(Text shown begins)

Quentin Tarantino clearly has a foot fetish. Specifically, he seems to have a hard-core thing for Uma Thurman’s feet. But if he can make movies as entertaining as the Kill Bills, then who am I to judge?
Kill Bill: Vol. 1, like The Passion, is a “talking point” movie, good for parties and water coolers thanks to its excessive violence, seemingly slim plot, and very talkative, media-friendly director. It’s been obsessed over in the press and has become a box office (and DVD) success due to fanatical fans, aggressive detractors (though fewer of the latter than one would expect, considering the content of the film), and masses of generally pleased viewers. Embracing the joie de vivre of the preceding volume, the second manages to live up to its potentialthough not in the way that Vol. 1 might have led you to expect.

(Text shown ends)

Answer these questions from the Kill Bill review:
1. Whose feet does the review say Quentin Tarantino seems to have a thing for?
2. Which other movie does the review name as a "talking point" movie like Kill Bill: Vol. 1?
3. Besides the box office, where else does the review say Kill Bill: Vol. 1 became a success?

(Source material begins)

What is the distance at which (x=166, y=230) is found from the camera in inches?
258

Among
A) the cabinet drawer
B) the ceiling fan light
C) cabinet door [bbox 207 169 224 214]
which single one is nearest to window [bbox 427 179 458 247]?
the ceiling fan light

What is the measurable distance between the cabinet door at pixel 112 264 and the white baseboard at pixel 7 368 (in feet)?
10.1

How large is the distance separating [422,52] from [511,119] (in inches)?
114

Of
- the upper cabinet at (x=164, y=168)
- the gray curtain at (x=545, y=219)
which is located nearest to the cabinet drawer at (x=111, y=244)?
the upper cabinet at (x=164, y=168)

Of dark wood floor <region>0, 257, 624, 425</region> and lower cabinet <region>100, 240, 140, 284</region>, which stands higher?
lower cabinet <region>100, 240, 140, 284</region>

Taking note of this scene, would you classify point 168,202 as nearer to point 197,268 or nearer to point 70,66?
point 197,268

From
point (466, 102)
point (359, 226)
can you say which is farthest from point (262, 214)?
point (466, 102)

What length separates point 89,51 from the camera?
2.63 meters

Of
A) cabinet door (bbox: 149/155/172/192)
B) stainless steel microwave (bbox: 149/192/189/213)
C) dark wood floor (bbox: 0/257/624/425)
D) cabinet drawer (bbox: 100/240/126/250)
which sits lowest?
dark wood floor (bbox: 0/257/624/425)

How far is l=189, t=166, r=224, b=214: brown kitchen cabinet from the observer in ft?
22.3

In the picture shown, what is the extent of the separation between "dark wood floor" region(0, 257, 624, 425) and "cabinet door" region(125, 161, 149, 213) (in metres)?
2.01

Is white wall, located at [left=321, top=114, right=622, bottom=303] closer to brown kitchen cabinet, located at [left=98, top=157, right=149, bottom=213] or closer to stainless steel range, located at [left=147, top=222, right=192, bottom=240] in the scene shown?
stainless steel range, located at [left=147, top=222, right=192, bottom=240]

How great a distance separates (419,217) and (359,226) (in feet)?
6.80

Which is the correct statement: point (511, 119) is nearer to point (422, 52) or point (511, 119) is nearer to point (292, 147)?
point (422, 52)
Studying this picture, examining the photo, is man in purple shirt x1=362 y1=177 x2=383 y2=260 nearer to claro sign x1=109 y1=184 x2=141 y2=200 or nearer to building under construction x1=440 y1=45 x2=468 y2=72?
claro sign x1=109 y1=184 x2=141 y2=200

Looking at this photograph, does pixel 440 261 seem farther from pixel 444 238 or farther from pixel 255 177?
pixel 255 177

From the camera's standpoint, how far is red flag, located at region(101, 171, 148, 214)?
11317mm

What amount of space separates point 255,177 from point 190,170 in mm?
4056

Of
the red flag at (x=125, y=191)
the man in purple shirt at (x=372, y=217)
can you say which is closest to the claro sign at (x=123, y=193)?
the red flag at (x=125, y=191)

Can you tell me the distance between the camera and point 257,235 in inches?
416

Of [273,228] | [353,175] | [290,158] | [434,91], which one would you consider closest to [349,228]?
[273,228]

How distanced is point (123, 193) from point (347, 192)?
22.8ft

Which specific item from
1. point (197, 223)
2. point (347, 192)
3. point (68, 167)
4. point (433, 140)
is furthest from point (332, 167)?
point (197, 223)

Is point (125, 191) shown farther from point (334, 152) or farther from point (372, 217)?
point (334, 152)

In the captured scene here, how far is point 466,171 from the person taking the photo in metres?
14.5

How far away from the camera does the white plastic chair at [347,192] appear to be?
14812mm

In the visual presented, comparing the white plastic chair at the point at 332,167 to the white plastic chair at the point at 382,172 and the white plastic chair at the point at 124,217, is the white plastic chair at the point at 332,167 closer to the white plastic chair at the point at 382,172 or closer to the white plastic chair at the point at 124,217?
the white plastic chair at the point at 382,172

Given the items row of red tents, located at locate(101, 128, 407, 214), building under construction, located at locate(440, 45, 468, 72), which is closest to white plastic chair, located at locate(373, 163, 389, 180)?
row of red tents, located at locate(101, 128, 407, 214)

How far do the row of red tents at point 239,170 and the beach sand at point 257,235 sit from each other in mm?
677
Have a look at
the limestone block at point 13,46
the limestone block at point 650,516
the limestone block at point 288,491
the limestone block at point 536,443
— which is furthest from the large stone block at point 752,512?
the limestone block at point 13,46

(Source material ends)

__Task result__.
1. Uma Thurman's
2. The Passion
3. On DVD